北郷駅はかつては小さな駅舎だったのだが、1990年代になって建て替えられ、山小屋風の洒落た意匠の駅舎になった。名産である「飫肥杉」を使って建てられたものという。駅舎はなかなか大きなものだが、無人駅で、建物は乗客のための待合所と自転車置き場などに使われている。ホームは島式で、交換可能駅となっているが、駅の規模自体はそれほど大きなものではない。駅前には駐車スペースが用意され、駐車台数にも比較的余裕があるが、あまり停まっている車はない。のどかなものだ。

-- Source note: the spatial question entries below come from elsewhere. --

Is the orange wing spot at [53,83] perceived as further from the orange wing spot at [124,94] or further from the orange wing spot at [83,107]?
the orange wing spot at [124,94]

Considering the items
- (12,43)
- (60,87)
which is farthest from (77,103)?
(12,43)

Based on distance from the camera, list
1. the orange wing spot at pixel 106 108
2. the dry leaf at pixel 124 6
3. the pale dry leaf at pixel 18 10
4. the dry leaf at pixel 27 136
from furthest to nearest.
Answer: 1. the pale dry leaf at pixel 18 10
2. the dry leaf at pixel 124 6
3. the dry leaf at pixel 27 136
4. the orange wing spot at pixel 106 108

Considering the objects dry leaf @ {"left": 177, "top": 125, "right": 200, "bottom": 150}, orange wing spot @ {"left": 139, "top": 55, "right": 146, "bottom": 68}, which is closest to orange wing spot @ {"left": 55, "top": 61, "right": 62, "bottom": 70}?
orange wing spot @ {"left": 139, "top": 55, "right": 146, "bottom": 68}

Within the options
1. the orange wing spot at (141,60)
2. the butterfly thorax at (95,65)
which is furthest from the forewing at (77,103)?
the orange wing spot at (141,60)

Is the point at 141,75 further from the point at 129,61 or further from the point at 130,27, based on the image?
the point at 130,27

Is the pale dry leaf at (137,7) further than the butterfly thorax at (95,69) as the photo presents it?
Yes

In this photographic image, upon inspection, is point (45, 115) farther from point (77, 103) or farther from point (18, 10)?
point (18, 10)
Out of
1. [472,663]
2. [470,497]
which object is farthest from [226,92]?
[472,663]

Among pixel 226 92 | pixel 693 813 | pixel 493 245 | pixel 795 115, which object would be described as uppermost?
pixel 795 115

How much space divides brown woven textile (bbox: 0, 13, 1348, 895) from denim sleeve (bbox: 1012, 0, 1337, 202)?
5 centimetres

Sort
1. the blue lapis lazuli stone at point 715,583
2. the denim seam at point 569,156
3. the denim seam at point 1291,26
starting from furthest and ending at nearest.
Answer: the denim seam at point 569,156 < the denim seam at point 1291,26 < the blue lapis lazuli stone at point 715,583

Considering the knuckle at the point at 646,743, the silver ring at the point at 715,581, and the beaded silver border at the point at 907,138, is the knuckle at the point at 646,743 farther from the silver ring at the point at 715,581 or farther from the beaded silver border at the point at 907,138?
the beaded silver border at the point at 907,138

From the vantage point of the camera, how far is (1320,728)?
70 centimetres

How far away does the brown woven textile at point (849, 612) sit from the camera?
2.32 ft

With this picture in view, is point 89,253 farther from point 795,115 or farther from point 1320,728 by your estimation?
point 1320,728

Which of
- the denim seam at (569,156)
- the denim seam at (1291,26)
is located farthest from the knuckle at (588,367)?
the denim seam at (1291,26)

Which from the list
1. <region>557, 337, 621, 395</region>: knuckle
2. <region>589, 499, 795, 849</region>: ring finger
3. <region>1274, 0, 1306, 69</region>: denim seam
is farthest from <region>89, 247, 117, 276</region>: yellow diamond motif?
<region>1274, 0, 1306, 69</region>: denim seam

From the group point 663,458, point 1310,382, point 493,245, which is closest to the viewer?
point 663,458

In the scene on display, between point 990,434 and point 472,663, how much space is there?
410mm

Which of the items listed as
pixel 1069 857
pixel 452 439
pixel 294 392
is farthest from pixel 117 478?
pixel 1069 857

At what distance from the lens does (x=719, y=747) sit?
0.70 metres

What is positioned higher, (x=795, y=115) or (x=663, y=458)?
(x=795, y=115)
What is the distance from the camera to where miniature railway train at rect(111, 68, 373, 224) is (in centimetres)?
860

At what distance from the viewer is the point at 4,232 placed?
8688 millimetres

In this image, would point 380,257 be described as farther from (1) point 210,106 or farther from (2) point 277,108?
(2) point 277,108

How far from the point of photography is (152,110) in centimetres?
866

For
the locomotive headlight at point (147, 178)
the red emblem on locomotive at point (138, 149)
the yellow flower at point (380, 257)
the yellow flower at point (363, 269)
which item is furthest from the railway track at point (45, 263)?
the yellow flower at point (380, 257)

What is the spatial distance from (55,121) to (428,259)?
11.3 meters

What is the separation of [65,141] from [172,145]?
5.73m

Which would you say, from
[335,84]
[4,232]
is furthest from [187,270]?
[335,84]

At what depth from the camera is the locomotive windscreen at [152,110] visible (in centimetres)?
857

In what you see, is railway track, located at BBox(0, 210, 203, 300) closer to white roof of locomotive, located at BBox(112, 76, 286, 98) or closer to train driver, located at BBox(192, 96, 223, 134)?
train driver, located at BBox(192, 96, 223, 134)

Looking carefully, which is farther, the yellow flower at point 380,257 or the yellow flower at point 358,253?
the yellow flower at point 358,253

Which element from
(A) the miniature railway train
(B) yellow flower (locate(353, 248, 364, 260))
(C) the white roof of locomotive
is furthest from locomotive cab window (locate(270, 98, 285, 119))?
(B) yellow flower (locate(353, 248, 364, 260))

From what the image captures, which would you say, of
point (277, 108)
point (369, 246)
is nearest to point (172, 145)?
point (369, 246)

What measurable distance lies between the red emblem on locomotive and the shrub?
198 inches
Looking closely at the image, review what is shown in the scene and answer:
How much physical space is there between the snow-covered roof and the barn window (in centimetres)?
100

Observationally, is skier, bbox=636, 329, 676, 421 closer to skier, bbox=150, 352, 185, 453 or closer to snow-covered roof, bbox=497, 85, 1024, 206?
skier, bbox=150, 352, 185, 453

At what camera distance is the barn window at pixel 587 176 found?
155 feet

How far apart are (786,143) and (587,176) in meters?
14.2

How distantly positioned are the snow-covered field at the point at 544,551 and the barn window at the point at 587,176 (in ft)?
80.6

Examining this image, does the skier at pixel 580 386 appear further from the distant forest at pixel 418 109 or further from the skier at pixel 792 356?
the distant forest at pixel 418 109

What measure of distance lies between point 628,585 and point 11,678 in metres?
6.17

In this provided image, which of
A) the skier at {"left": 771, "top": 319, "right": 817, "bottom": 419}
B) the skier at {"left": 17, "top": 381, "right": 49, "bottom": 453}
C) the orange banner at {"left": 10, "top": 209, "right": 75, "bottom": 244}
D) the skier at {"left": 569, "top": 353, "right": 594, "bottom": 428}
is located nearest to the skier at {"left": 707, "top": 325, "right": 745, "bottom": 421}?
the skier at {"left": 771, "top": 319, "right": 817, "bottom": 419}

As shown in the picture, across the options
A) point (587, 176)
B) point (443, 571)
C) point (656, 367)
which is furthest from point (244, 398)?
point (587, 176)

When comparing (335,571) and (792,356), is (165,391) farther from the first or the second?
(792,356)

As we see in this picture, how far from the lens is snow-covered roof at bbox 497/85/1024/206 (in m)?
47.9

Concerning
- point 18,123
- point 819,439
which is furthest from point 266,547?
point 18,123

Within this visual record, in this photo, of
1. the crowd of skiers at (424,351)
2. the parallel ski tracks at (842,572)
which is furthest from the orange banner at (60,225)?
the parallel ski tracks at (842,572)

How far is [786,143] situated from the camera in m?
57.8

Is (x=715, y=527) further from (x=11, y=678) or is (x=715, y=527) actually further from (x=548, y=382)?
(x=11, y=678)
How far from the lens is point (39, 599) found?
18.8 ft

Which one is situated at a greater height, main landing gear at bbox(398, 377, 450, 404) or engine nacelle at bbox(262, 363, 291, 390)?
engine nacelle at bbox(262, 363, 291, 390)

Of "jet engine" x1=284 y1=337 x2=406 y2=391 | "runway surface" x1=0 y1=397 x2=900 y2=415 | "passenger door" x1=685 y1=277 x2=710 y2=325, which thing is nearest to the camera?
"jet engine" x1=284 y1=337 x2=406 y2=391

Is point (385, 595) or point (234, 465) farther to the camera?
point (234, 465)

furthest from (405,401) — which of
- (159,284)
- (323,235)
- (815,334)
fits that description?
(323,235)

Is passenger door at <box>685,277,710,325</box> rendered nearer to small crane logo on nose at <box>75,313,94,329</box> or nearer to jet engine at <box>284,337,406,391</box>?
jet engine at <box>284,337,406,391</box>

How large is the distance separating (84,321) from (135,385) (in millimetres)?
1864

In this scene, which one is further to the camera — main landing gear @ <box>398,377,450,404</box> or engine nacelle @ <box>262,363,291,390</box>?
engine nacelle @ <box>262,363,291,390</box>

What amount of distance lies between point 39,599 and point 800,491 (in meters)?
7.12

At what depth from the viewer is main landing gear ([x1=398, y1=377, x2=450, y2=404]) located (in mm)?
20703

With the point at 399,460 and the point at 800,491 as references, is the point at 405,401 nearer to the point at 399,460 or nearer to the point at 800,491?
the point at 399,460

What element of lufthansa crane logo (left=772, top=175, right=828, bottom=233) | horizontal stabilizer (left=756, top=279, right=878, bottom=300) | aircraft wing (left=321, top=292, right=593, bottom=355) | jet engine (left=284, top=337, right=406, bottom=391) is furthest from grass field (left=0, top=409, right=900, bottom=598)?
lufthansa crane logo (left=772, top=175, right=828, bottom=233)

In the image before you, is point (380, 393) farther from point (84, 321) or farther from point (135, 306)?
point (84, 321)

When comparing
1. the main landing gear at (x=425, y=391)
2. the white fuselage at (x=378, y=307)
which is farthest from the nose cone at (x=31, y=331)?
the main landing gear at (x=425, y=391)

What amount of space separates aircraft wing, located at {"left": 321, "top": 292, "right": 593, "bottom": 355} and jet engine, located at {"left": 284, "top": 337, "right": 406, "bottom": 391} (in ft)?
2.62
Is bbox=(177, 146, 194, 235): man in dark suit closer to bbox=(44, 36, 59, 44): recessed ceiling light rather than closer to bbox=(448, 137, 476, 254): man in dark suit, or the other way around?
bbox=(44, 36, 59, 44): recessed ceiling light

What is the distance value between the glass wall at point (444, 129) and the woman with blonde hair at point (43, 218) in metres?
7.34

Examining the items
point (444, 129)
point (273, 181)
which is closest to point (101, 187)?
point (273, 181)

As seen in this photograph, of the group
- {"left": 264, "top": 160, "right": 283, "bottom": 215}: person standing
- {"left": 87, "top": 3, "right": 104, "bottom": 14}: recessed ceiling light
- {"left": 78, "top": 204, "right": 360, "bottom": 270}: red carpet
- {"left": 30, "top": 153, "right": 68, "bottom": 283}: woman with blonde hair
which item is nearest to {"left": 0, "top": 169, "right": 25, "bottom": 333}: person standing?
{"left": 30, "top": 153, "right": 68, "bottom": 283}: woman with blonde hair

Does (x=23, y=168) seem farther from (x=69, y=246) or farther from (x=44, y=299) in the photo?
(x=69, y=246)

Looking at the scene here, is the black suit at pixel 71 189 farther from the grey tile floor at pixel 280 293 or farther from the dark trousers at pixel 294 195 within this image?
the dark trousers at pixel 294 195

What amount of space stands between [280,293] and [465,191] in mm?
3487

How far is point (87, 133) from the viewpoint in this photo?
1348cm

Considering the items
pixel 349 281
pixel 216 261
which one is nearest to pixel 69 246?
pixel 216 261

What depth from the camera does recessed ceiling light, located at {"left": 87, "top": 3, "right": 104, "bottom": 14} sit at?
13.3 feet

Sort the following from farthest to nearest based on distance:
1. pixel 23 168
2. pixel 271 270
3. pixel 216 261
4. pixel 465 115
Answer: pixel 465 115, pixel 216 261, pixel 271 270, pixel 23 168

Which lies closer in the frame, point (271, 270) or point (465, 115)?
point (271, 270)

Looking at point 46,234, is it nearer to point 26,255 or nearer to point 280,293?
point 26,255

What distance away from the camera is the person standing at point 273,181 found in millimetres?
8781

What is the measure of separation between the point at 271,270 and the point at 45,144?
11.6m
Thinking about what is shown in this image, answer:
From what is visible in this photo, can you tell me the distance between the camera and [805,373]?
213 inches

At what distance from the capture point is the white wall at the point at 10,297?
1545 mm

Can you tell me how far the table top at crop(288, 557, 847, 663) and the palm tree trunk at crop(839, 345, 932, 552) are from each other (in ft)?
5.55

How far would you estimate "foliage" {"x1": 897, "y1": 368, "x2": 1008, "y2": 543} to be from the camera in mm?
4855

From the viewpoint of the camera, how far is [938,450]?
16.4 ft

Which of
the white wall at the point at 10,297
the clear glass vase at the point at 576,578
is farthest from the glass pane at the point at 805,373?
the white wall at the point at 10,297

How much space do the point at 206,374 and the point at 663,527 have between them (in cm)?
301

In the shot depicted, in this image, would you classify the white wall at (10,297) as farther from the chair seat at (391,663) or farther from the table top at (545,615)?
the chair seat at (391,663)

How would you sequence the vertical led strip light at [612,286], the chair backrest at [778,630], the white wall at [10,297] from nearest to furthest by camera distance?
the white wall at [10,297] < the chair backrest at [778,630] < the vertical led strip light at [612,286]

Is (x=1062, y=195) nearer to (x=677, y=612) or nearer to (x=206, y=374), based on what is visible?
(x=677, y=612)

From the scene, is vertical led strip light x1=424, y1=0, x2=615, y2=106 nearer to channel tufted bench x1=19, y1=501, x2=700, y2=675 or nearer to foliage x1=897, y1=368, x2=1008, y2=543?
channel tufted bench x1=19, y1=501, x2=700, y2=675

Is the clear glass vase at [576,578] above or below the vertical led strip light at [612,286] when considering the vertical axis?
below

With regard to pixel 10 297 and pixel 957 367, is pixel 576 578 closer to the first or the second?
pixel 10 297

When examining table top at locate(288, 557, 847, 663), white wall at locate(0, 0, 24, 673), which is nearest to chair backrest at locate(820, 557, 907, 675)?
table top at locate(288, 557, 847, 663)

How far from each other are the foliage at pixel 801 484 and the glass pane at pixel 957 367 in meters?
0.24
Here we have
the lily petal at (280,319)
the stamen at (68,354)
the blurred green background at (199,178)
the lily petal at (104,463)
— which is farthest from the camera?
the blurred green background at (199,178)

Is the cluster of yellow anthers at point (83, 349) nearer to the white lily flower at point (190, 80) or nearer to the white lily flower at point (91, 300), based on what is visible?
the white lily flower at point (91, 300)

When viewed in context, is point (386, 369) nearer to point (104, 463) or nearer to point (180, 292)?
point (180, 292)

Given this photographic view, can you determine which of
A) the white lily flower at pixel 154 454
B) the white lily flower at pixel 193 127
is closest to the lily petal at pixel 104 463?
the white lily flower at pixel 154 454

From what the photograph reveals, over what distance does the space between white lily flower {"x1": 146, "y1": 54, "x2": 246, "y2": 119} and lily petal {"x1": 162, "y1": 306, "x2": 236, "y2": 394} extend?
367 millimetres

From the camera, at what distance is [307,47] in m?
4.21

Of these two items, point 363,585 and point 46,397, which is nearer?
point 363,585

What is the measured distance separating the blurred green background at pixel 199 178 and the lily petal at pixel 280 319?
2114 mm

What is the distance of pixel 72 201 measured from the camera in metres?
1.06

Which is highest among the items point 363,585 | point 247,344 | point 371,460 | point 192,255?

駅の東側には広渡川河畔の水田地帯が広がっている。西の山間部から流れてきた広渡川が大きく蛇行して南へ向かうところの、内側に生じた平地部に当たっており、山々に囲まれたのどかな風景を見せている。このあたりは字名を「郷之原」という。「ごうのはら」と言うのが正しいと思うのだが、地元では短く縮めて「ごんはる」などと呼んだりもする。線路の東側には、広渡川に沿うように県道28号(日南高岡線)が走り、南は日南市街方面と、北は田野を抜けて高岡方面へと繋いでいる。県道28号を北へ辿ると、やがて県道33号(北郷都城線)が逸れ、西へ峠を越えて都城市へ辿っている。駅の周辺には店舗などが並び、駅のすぐ東にはかつて北郷町役場が置かれていた。北郷町役場跡には2023年(令和5年)10月1日、「道の駅きたごう」がオープンした。駅の西側は丘陵地で、駅周辺から丘へと道路が上っている。駅周辺から駅西側の丘の上にかけてのあたりが北郷の中心と言っていい。県道28号を少しばかり北へ辿ると、県道34号が逸れる手前に蜂之巣公園があり、地元の行楽地として知られているが、駅から徒歩では少々距離があるかもしれない。
北郷駅から南へ、日南線は県道430号(郷之原日南線)とぴったりと寄り添いながら広渡川の右岸を下り、やがて
内之田駅に到着する。この区間、線路脇の木々の向こうに間近に広渡川の流れを見るところがある。山肌と川との間に強引に線路と道路を通したような狭いところを、日南線の車両が木々に囲まれながらのんびりと抜けてゆく。車窓からの眺めもなかなか楽しい区間だ。